__TASK DIRECTIONS__:
Write out all of the data below word for word, keeping each line as it stands.

Source data:
** Start **

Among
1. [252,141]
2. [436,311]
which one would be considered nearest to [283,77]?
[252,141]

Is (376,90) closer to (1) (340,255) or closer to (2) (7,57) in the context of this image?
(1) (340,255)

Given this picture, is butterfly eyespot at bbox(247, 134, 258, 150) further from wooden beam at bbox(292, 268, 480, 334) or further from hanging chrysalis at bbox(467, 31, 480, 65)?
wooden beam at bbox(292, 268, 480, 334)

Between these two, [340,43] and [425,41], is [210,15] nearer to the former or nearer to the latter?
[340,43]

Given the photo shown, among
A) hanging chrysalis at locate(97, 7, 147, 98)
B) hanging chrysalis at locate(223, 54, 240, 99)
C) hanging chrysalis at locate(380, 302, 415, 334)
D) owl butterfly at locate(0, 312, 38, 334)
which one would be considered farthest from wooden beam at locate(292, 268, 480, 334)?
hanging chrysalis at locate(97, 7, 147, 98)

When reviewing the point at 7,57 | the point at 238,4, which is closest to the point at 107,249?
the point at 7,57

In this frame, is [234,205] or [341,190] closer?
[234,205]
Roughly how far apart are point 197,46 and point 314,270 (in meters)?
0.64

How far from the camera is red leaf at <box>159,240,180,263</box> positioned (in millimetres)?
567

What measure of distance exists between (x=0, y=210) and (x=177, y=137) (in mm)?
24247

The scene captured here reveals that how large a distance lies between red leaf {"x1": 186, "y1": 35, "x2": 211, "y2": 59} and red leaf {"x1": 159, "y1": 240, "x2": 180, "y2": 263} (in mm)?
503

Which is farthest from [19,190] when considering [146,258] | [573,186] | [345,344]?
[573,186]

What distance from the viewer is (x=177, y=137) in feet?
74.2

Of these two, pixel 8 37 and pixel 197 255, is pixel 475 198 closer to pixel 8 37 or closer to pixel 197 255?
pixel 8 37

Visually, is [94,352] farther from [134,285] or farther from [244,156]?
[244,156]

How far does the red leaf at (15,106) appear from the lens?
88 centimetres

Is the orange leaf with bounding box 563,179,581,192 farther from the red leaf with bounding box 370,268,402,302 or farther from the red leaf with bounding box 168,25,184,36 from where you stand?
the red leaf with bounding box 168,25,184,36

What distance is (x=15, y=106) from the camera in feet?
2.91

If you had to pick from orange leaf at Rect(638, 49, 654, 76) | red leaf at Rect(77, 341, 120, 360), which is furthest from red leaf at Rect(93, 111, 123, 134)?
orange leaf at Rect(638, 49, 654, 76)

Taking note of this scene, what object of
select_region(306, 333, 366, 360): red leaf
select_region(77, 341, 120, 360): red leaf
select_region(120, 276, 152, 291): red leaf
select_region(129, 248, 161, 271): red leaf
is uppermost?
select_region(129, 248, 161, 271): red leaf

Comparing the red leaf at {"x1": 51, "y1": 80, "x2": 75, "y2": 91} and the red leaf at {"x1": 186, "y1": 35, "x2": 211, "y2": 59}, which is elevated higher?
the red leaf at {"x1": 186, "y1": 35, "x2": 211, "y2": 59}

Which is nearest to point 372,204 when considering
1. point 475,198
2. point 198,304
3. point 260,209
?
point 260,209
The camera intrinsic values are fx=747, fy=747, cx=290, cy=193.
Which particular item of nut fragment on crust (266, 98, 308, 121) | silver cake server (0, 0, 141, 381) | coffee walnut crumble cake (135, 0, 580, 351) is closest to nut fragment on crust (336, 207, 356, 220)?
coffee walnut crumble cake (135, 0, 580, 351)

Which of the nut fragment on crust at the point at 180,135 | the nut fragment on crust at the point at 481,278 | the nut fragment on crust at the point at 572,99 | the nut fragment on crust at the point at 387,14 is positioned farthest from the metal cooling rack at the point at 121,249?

** End **

__EXERCISE RESULT__:
Among
1. [252,141]
2. [436,311]
which one would be considered nearest to [283,77]?
[252,141]

Is (376,90) closer to (1) (340,255) or closer to (2) (7,57) in the context of this image?
(1) (340,255)

Given this picture, is butterfly eyespot at bbox(247, 134, 258, 150) further from wooden beam at bbox(292, 268, 480, 334) or further from hanging chrysalis at bbox(467, 31, 480, 65)?
wooden beam at bbox(292, 268, 480, 334)

Between these two, [340,43] and [425,41], is [210,15] nearer to the former or nearer to the latter?
[340,43]

Given the photo shown, among
A) hanging chrysalis at locate(97, 7, 147, 98)
B) hanging chrysalis at locate(223, 54, 240, 99)
C) hanging chrysalis at locate(380, 302, 415, 334)
D) owl butterfly at locate(0, 312, 38, 334)
which one would be considered farthest from wooden beam at locate(292, 268, 480, 334)?
hanging chrysalis at locate(97, 7, 147, 98)

When reviewing the point at 7,57 | the point at 238,4, which is closest to the point at 107,249?
the point at 7,57

In this frame, is [234,205] or [341,190] closer?
[234,205]
Roughly how far apart are point 197,46 and point 314,270 (in meters)?
0.64

How far from the camera is red leaf at <box>159,240,180,263</box> positioned (in millimetres)?
567

What measure of distance exists between (x=0, y=210) and (x=177, y=137) (in mm)?
24247

The scene captured here reveals that how large a distance lies between red leaf {"x1": 186, "y1": 35, "x2": 211, "y2": 59} and red leaf {"x1": 159, "y1": 240, "x2": 180, "y2": 263} (in mm)?
503

Which is farthest from [19,190] when considering [146,258] | [573,186] | [345,344]?
[573,186]

What distance from the viewer is (x=177, y=137) in feet?
74.2

Of these two, pixel 8 37 and pixel 197 255, is pixel 475 198 closer to pixel 8 37 or closer to pixel 197 255?
pixel 8 37

Visually, is [94,352] farther from [134,285] or farther from [244,156]?
[244,156]

How far does the red leaf at (15,106) appear from the lens?
88 centimetres

Is the orange leaf with bounding box 563,179,581,192 farther from the red leaf with bounding box 370,268,402,302 or farther from the red leaf with bounding box 168,25,184,36 from where you stand?
the red leaf with bounding box 168,25,184,36

What distance is (x=15, y=106) from the camera in feet?
2.91

If you had to pick from orange leaf at Rect(638, 49, 654, 76) | red leaf at Rect(77, 341, 120, 360), which is furthest from red leaf at Rect(93, 111, 123, 134)?
orange leaf at Rect(638, 49, 654, 76)

Taking note of this scene, what object of
select_region(306, 333, 366, 360): red leaf
select_region(77, 341, 120, 360): red leaf
select_region(120, 276, 152, 291): red leaf
select_region(129, 248, 161, 271): red leaf
is uppermost?
select_region(129, 248, 161, 271): red leaf

Comparing the red leaf at {"x1": 51, "y1": 80, "x2": 75, "y2": 91} and the red leaf at {"x1": 186, "y1": 35, "x2": 211, "y2": 59}, which is elevated higher?
the red leaf at {"x1": 186, "y1": 35, "x2": 211, "y2": 59}

Which is nearest to point 372,204 when considering
1. point 475,198
2. point 198,304
3. point 260,209
?
point 260,209
The camera intrinsic values are fx=747, fy=747, cx=290, cy=193.
Which particular item of nut fragment on crust (266, 98, 308, 121) | silver cake server (0, 0, 141, 381) | coffee walnut crumble cake (135, 0, 580, 351) is closest to nut fragment on crust (336, 207, 356, 220)?
coffee walnut crumble cake (135, 0, 580, 351)

Which of the nut fragment on crust at the point at 180,135 | the nut fragment on crust at the point at 481,278 | the nut fragment on crust at the point at 572,99 | the nut fragment on crust at the point at 387,14 is positioned farthest from the metal cooling rack at the point at 121,249?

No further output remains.